### Fragmento de texto
────

Llegado a Tenerife con buena posición y abundantes bienes, se dedicó inicialmente al comercio en Santa Cruz, hasta que por motivos que desconocemos decidió comprar en Geneto y comenzar una vida de recogimiento y oración, más serena, y penitente. No sabemos cuál fue su revelación, su hierofanía, pero le transformó por completo. Repartió sus bienes convirtiéndose lo que daba la finca en su único sustento, tierras que él mismo cultivaba con las manos, sin aperos. En esas estaba cuando viajó a Roma, quizá con la liquidez que le quedaba o quién sabe si llevado o ayudado por alguien. La cuestión es que de ese viaje regresó con la bendición directa del papa y con una incombustible fe y entrega al prójimo.

Desde entonces, según su amigo y biógrafo, vistió con un humilde sayo, sin camisa, con un cilicio de hierro como segunda piel, descansando sobre tablas. Obviamente, sufrió el estigma del extraño, la marginación, burla y abuso de quienes le veían dócil, vulnerable… le insultaban y pegaban sin motivo, hurtándole lo poco que podía portar. Cabe pensar que eran cosas de bromistas y furtivos malhechores que lo asaltaban en los caminos, pero también le ocurría en las iglesias laguneras que frecuentaba, donde absorto en la oración era sacudido, golpeado e incluso pinchado.

────

### Extracto del listado
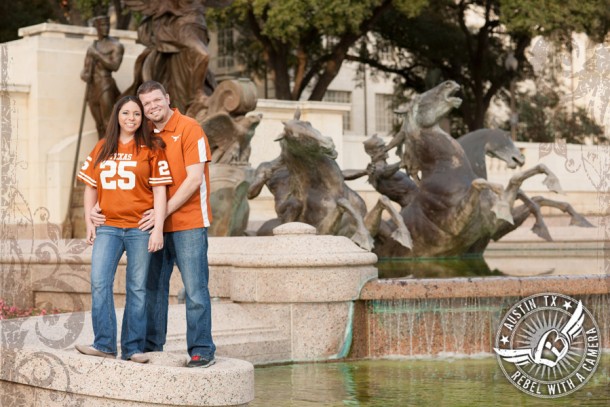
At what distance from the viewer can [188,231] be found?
237 inches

────

### Tareas por realizar
1. Según el fragmento, ¿con qué volvió de su viaje a Roma?
2. Cita del fragmento el pasaje que empieza con "Desde entonces, según" y continúa hasta "e incluso pinchado.".
Responde basándote únicamente en el fragmento, sin recurrir al listado.

### Respuestas finales
1. Con la bendición directa del papa y con una incombustible fe y entrega al prójimo.

2.
Desde entonces, según su amigo y biógrafo, vistió con un humilde sayo, sin camisa, con un cilicio de hierro como segunda piel, descansando sobre tablas. Obviamente, sufrió el estigma del extraño, la marginación, burla y abuso de quienes le veían dócil, vulnerable… le insultaban y pegaban sin motivo, hurtándole lo poco que podía portar. Cabe pensar que eran cosas de bromistas y furtivos malhechores que lo asaltaban en los caminos, pero también le ocurría en las iglesias laguneras que frecuentaba, donde absorto en la oración era sacudido, golpeado e incluso pinchado.